++++ Input data ++++

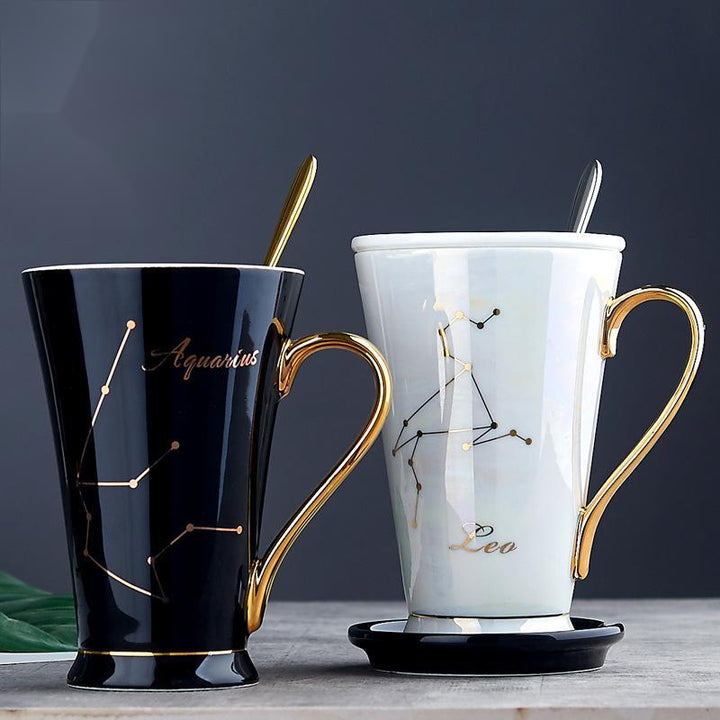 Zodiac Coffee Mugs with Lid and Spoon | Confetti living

++++
++++ Input data ++++

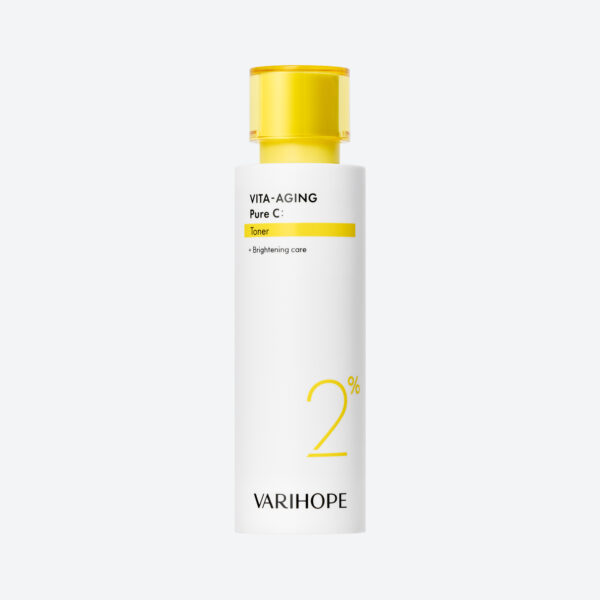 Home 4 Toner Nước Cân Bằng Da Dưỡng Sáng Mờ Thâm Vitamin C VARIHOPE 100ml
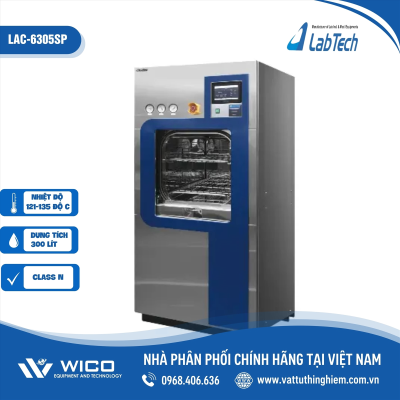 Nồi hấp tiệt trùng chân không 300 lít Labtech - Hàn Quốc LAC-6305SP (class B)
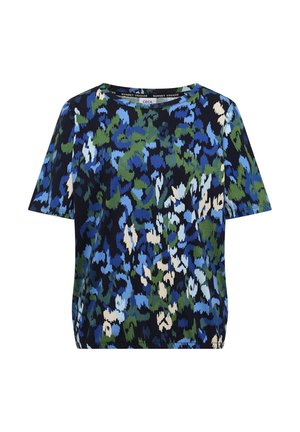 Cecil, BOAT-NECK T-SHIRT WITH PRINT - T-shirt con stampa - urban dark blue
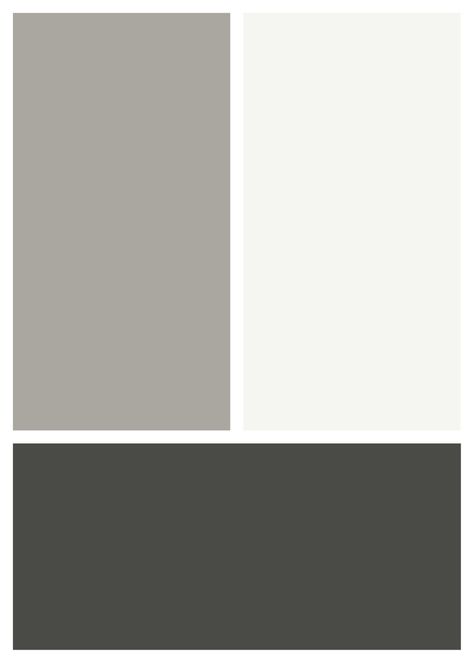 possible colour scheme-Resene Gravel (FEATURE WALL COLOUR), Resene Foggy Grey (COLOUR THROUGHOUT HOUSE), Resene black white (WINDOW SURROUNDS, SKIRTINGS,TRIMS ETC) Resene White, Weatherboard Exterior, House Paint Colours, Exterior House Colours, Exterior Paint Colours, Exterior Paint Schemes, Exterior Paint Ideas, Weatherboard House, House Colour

++++

How to complete this task
Reproduce the data above exactly, but only from the line containing "Home 4 Toner" through the line containing "possible colour scheme-Resene"; skip the pictures.

Your solution
 Home 4 Toner Nước Cân Bằng Da Dưỡng Sáng Mờ Thâm Vitamin C VARIHOPE 100ml
 Nồi hấp tiệt trùng chân không 300 lít Labtech - Hàn Quốc LAC-6305SP (class B)
 Cecil, BOAT-NECK T-SHIRT WITH PRINT - T-shirt con stampa - urban dark blue
 possible colour scheme-Resene Gravel (FEATURE WALL COLOUR), Resene Foggy Grey (COLOUR THROUGHOUT HOUSE), Resene black white (WINDOW SURROUNDS, SKIRTINGS,TRIMS ETC) Resene White, Weatherboard Exterior, House Paint Colours, Exterior House Colours, Exterior Paint Colours, Exterior Paint Schemes, Exterior Paint Ideas, Weatherboard House, House Colour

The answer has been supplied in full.